Nuestra oficina es un lugar atareado donde algunas veces parece que todo se está moviendo a una velocidad vertiginosa. Esto a menudo involucra reunión tras reunión, conferencias en el pasillo y una avalancha de emails.

En medio de este ajetreo extremo, algunas veces siento la necesidad de escapar, de someterme a descompresión. ¿Mi respuesta? Crear un lugar tranquilo.
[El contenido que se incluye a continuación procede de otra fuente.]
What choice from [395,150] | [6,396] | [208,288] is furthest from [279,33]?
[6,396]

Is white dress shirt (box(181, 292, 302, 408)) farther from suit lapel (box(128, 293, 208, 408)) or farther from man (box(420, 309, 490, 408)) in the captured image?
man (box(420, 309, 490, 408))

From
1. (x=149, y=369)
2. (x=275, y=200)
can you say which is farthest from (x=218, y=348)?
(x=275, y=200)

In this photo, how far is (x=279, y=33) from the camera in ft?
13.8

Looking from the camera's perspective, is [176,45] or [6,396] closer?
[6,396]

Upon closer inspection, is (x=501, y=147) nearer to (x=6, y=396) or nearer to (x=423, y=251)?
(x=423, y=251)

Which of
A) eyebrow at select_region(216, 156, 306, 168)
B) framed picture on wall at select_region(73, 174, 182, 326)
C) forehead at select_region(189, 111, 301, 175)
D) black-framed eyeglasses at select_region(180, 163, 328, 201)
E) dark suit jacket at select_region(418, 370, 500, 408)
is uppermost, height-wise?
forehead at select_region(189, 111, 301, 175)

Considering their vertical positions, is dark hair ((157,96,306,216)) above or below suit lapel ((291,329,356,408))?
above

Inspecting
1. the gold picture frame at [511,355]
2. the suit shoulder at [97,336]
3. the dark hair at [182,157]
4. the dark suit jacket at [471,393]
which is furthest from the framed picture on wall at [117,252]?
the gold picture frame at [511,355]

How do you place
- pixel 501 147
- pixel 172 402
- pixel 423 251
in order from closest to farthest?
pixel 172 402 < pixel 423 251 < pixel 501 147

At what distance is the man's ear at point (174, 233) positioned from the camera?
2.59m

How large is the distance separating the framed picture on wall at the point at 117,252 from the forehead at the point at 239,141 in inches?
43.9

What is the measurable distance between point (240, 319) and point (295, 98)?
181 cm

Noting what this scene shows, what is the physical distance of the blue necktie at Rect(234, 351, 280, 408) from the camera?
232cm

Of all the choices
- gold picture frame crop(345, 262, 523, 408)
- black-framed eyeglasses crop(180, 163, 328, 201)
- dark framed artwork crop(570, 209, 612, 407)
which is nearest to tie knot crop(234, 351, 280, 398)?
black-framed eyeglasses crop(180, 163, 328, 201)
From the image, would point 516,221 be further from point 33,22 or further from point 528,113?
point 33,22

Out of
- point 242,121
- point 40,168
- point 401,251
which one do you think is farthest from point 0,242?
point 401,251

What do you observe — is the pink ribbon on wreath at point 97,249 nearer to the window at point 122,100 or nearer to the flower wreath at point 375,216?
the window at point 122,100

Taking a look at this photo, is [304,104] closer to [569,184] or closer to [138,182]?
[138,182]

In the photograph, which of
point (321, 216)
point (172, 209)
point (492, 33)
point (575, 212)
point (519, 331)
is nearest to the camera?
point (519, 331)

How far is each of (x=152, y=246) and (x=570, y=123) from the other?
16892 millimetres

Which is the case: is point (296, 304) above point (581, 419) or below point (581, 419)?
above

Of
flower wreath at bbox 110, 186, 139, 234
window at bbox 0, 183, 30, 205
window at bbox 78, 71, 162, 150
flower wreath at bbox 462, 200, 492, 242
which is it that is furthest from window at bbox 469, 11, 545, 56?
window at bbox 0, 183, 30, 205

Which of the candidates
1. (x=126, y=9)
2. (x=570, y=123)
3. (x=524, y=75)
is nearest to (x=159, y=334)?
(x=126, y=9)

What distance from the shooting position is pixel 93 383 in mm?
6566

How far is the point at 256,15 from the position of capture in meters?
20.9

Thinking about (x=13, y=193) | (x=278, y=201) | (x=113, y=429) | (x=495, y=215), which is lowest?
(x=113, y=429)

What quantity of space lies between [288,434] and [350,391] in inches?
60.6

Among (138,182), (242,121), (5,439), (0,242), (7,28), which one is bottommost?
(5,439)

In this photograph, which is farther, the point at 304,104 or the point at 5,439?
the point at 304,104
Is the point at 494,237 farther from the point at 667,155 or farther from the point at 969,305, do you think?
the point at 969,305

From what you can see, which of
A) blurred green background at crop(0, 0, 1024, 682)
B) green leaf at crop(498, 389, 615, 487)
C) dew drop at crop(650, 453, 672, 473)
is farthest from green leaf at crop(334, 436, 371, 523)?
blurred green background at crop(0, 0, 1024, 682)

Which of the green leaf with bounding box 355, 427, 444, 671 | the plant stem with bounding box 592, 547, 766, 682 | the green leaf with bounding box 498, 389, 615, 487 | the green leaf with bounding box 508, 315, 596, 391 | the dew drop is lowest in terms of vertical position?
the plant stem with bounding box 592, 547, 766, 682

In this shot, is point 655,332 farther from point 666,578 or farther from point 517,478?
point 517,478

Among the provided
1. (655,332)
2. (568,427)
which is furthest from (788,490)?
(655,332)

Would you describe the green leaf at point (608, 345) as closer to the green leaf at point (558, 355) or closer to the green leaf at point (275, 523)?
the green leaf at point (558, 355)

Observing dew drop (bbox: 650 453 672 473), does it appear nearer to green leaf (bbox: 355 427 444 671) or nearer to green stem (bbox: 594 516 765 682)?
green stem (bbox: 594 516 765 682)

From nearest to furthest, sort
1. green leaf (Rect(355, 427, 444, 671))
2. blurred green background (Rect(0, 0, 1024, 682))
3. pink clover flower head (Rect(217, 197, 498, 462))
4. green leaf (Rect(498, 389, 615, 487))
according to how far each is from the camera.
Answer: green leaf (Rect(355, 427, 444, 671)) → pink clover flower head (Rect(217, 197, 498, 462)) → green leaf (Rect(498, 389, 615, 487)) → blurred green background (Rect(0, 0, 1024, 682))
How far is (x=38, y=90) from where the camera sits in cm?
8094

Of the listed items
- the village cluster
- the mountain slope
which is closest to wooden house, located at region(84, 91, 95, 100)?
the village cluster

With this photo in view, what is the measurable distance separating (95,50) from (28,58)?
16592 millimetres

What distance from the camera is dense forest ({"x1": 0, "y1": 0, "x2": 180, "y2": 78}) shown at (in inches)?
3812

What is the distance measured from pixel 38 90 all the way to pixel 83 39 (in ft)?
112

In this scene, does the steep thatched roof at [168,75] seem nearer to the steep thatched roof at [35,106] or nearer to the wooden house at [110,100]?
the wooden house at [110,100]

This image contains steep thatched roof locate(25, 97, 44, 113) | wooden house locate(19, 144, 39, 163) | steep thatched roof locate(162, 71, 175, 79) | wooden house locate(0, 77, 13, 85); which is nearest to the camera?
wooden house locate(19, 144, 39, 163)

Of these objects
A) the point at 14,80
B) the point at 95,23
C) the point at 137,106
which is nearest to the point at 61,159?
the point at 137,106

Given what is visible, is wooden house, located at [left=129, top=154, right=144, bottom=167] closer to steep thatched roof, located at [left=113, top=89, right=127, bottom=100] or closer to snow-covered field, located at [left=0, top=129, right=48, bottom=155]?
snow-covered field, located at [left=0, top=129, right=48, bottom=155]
En esos días cuando no tengo reuniones de almuerzo, me retiro a la tranquilidad de mi automóvil. Cojo algo para almorzar y me siento en mi vehículo, donde puedo leer, escuchar música, pensar, orar y refrescarme.

Creo que esta es la esencia de lo que el pastor-salmista señala en Salmos 23:2. Él ve al Buen Pastor llevándolo a “aguas de reposo”, esto es, aguas junto a las cuales se pueda descansar. Ilustra un lugar tranquilo, un retiro de las presiones de la vida, donde puedes descansar en la presencia del Pastor de tu corazón y ser fortalecido para lo que te espera por delante. Incluso Jesús se retiraba a algún lugar solitario y estar en íntima comunión con Su Padre (Marcos 1:35).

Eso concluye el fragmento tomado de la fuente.